Mechanism of rapamycin action
Rapamycin blocks the signaling of T lymphocytes and other cells from G1 phase to S phase through different cytokine receptors. Rapamycin blocks the calcium dependence of T lymphocytes and B lymphocytes And non-calcium-dependent signaling pathways. Rapamycin, like FK506, binds to the same immunophilin FKBP12 to form RAPA-FKBP12 complexes that do not bind to calmodulin, and rapamycin does not inhibit T cells Of the early activation or direct reduction of cytokine synthesis. The target protein of this complex was first identified in yeast, known as TOR1 and TOR2.

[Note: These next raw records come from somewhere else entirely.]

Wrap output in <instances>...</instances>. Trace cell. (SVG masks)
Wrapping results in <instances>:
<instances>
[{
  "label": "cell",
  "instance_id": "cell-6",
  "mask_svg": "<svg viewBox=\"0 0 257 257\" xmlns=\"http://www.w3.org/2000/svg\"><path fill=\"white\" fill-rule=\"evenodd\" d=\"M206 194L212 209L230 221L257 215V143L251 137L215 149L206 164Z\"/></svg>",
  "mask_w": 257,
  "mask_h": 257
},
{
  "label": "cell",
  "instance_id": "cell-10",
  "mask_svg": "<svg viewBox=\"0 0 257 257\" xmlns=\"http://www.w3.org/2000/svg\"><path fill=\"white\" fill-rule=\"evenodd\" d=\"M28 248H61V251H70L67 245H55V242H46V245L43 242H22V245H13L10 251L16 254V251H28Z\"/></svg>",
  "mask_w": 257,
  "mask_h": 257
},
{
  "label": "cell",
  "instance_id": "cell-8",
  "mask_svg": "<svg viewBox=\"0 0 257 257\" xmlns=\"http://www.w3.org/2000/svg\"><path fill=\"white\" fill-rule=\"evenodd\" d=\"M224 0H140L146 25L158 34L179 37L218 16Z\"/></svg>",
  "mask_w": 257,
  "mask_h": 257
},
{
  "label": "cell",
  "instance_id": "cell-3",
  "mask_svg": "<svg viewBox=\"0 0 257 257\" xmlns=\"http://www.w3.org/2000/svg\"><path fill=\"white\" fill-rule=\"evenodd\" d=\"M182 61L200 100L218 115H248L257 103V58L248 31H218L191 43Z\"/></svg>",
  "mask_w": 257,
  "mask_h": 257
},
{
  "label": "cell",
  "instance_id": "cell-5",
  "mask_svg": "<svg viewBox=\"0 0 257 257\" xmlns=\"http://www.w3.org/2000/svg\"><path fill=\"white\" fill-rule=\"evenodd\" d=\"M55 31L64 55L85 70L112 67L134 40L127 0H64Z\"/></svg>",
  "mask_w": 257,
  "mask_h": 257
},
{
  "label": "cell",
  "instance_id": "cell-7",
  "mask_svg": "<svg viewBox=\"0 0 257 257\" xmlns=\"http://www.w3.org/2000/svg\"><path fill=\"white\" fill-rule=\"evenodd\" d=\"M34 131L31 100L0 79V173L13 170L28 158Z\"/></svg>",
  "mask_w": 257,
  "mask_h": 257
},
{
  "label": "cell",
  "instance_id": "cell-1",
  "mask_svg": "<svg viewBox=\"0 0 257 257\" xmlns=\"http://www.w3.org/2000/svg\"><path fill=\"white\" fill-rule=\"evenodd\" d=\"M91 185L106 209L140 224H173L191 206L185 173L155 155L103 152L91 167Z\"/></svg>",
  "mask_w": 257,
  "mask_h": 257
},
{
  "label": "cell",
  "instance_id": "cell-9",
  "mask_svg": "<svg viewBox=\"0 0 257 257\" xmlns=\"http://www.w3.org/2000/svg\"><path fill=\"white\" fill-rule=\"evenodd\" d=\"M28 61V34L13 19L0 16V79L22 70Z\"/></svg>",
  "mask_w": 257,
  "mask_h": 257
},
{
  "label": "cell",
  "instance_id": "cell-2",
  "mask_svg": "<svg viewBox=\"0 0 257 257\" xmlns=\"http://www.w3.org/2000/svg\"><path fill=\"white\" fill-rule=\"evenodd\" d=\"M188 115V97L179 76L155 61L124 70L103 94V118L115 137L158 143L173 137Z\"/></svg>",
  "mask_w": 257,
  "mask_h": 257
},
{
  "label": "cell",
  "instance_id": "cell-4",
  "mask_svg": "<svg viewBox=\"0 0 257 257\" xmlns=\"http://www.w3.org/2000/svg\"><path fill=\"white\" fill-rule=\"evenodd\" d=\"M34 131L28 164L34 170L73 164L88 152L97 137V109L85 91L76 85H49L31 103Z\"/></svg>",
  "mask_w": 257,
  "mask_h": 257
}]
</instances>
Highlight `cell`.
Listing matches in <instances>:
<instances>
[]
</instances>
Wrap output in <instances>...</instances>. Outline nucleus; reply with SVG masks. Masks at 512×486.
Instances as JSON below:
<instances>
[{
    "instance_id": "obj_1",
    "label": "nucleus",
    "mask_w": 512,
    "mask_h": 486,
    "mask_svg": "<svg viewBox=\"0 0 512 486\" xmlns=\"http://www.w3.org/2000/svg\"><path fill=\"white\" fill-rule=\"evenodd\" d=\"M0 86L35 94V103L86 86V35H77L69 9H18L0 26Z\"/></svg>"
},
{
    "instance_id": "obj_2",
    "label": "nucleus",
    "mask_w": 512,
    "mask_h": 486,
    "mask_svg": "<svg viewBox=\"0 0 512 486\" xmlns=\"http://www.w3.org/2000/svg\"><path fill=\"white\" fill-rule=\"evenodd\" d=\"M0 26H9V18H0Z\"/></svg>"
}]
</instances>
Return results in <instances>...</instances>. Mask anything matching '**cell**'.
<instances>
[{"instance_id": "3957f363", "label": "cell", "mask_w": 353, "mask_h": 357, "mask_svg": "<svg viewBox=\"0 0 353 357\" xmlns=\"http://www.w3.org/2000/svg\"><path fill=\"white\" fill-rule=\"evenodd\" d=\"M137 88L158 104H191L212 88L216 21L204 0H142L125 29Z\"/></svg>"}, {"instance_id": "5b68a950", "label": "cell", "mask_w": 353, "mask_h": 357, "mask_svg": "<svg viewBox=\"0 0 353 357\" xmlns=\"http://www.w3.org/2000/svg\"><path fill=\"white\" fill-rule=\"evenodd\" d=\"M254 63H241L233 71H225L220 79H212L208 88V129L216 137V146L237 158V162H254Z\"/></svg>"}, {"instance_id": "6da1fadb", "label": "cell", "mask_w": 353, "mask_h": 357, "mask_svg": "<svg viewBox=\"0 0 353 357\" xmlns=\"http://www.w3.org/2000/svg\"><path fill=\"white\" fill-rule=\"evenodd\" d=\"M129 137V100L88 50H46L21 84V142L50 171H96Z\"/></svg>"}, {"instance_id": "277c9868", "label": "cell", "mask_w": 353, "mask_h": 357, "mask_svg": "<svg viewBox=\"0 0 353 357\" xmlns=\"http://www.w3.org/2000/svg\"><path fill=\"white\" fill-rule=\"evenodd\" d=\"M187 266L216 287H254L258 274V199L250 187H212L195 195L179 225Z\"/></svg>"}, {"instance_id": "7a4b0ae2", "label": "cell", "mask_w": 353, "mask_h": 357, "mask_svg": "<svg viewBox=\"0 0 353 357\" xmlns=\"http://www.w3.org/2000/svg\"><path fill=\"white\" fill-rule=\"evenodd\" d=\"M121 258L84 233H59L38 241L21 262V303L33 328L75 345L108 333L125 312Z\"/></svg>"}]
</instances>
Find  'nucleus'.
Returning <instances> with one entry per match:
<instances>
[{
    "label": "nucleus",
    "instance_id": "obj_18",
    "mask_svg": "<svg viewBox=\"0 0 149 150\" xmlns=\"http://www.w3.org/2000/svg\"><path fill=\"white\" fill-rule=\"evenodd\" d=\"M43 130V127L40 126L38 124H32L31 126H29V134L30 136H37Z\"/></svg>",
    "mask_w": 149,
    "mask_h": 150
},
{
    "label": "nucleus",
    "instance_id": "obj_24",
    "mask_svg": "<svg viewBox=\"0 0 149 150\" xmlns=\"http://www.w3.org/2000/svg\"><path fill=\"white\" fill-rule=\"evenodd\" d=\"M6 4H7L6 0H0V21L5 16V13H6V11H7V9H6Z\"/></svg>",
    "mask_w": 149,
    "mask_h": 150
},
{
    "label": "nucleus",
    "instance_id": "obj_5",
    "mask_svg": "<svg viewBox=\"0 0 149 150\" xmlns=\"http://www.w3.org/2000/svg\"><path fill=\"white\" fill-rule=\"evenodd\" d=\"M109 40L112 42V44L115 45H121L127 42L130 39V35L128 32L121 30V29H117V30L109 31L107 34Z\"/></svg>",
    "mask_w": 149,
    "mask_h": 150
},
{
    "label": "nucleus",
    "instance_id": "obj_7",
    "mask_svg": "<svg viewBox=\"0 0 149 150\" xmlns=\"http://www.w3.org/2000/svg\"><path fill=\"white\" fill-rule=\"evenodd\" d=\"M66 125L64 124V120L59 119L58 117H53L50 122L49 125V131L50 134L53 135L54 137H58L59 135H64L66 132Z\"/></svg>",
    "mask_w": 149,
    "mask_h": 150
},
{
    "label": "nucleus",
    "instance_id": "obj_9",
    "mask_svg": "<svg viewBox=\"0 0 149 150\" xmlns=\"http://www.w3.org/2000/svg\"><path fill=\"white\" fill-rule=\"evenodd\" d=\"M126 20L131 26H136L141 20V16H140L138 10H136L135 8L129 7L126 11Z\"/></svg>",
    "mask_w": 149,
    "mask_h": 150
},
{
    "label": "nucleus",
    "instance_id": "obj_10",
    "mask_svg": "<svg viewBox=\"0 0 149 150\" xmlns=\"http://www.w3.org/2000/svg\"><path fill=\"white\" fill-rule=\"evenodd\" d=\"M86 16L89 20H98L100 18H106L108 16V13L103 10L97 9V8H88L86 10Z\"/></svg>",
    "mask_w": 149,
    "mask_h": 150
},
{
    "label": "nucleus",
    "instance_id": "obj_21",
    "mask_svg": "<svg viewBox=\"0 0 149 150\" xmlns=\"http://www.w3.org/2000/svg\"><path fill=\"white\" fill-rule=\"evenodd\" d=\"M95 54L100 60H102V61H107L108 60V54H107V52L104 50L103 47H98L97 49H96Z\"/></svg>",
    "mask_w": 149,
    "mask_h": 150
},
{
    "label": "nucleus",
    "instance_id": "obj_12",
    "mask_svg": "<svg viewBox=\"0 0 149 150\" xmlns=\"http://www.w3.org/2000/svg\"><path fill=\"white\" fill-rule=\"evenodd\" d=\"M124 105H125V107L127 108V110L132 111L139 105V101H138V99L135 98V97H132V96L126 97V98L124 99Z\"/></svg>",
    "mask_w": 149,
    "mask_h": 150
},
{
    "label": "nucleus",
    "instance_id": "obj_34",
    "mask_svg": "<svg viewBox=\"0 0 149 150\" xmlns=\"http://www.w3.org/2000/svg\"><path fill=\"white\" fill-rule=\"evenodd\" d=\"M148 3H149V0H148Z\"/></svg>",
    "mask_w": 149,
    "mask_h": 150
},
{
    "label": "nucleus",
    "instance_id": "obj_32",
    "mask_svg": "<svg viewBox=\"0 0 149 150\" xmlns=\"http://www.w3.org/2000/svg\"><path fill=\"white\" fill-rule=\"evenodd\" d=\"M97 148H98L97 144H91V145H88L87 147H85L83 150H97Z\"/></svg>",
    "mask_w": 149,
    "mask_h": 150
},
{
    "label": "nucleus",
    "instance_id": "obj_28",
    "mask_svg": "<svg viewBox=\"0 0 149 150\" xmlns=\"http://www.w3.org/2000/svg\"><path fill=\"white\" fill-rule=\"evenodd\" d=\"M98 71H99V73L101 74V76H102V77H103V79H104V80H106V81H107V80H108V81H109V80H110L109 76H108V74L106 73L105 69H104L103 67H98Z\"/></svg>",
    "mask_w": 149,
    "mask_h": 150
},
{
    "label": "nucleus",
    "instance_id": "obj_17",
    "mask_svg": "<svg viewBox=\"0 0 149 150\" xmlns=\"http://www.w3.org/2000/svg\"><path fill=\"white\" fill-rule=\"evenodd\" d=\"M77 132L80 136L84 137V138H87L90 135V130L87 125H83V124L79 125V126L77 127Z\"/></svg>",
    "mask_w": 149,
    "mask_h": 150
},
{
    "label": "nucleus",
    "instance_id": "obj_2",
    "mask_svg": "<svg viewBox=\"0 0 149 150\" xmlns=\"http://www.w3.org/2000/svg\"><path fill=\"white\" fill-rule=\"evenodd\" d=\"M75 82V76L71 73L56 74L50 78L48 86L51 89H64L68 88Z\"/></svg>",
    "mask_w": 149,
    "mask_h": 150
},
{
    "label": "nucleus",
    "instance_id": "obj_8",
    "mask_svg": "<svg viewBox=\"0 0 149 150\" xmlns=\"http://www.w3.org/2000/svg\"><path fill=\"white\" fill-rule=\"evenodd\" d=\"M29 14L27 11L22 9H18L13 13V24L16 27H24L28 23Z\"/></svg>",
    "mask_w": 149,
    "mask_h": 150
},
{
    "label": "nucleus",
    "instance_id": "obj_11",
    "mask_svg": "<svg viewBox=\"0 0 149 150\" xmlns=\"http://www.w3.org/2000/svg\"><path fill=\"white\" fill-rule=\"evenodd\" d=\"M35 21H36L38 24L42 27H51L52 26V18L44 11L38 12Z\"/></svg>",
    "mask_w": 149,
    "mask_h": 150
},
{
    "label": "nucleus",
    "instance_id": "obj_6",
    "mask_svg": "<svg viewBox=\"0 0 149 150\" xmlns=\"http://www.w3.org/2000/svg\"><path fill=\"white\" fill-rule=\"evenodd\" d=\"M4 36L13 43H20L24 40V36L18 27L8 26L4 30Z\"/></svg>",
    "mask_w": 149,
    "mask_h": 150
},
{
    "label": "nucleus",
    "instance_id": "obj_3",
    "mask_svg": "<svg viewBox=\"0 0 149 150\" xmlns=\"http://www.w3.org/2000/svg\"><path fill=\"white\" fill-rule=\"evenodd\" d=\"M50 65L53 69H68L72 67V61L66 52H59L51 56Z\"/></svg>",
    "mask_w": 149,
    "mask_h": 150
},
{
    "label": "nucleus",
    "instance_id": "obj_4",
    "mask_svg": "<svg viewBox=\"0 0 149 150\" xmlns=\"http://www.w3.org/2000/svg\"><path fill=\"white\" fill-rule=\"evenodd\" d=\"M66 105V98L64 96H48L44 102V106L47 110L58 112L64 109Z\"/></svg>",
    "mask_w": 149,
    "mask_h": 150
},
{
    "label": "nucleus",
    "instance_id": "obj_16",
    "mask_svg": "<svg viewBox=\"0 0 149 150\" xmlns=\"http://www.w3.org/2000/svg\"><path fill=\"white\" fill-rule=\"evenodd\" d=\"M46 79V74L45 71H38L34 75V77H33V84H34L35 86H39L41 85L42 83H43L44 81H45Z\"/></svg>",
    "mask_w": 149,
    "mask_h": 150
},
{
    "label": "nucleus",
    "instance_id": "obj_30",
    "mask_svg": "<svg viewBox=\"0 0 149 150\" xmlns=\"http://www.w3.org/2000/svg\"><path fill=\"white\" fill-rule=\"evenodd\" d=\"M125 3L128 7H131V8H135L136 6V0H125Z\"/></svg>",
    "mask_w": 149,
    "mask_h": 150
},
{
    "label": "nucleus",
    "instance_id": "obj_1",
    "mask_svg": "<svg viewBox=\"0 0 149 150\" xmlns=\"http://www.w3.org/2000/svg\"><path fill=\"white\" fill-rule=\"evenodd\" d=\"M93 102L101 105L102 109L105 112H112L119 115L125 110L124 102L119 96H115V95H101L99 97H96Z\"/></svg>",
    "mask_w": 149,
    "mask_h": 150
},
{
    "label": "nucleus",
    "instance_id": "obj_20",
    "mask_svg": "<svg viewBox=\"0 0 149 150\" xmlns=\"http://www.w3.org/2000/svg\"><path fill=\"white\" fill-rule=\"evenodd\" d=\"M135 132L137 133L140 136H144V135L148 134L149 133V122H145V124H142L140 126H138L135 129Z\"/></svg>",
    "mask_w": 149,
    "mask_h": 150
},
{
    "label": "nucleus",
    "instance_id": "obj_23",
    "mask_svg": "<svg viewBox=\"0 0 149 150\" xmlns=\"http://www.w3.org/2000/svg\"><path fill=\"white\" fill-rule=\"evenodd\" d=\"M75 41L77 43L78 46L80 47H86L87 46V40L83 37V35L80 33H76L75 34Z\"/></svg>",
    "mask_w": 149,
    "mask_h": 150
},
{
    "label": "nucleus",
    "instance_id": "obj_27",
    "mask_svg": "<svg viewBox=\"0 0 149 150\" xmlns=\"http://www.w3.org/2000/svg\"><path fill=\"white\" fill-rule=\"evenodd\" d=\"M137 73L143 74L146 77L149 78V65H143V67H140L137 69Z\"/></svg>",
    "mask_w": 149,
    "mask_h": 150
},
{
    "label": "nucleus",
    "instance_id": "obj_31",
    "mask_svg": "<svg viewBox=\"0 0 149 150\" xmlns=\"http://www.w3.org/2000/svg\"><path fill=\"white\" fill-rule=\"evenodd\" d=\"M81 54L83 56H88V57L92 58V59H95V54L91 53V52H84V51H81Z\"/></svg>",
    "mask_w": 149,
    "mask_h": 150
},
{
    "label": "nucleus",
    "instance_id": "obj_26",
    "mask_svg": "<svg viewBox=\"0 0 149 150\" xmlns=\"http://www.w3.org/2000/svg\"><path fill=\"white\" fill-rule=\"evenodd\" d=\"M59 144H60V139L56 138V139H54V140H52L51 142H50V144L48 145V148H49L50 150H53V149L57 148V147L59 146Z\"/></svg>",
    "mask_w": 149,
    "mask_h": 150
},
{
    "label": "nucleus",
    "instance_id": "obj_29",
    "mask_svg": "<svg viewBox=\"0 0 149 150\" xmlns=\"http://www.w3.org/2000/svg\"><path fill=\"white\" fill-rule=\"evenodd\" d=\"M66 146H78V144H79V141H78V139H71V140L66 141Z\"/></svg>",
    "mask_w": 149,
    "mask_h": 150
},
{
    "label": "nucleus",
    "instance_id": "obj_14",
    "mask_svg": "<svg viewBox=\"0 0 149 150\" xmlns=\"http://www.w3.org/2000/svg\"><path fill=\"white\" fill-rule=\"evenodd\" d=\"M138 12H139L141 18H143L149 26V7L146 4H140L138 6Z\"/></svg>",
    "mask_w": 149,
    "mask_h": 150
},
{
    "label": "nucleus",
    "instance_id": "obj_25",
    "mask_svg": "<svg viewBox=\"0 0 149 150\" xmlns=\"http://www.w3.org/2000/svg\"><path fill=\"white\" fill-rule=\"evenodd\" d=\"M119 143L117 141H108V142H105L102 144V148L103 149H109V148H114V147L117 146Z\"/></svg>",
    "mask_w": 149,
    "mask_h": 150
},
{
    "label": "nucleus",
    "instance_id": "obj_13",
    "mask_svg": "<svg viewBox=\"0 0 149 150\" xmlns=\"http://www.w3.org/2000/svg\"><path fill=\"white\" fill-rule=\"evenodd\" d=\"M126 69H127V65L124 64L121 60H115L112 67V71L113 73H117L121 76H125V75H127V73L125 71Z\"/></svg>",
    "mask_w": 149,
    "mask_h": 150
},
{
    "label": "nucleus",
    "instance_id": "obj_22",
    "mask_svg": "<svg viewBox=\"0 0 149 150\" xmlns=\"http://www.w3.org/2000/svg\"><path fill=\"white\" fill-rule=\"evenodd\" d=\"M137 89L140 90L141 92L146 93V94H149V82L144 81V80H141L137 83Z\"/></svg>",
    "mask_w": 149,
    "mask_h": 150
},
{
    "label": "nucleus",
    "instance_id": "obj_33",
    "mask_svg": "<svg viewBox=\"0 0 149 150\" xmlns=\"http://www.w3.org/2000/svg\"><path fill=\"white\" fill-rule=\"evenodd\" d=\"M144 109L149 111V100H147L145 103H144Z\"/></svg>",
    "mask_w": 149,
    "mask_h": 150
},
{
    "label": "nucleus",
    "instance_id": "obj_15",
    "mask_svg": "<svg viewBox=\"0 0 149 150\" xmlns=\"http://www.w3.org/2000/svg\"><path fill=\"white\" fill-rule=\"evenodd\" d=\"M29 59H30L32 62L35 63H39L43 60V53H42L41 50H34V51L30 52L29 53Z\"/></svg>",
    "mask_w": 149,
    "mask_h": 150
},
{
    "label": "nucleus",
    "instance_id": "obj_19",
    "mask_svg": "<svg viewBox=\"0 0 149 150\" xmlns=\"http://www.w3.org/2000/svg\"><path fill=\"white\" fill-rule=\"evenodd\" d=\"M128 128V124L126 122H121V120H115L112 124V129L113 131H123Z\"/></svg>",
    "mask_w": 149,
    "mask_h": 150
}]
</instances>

Rapamycin can reduce the activity of cell cycle-dependent kinase (cdk) and cyclin complex kinase. The whole process of cell cycle requires uninterrupted activation of cdk and cyclin complexes. Rapamycin had no effect on the protein levels of cdk2, cdk4, cyclinD and cyclinE, but reduced the kinase activity of the cdk4-cyclinD and cdk2-cyclinE complexes. In the middle and late stages of G1, the activity of these kinases involves the removal of the cyclin-dependent kinase inhibitor p27kip1 from the cyclin-cdk complex, which inhibits cyclin-cdk complex kinase activity, thereby preventing p27 , Blocking the activation of the cdk4-cyclinD and cdk2-cyclinE complexes, resulting in subsequent cellular processes being inhibited: the hyperphosphorylation of the retinoblastoma protein (Rb) and the separation of the Rb-E2F complex. Decreased activation of the E2F transcription factor results in the down-regulation of the cyclin cdc2, cyclin A, and serine / threonine kinases required for transcriptional activity.
Rapamycin inhibits the transcription of the oncogene Bcl-2, which plays a critical role in the cell cycle. The decrease of Bcl-2 expression may induce apoptosis of activated lymphocytes. Rapamycin also prevents CD-28-mediated down-regulation of IKB [alpha] and inhibits nuclear translocation of c-rel. C-rel is a CD-28 response element regulator binding factor that down-regulates IL-2 gene expression.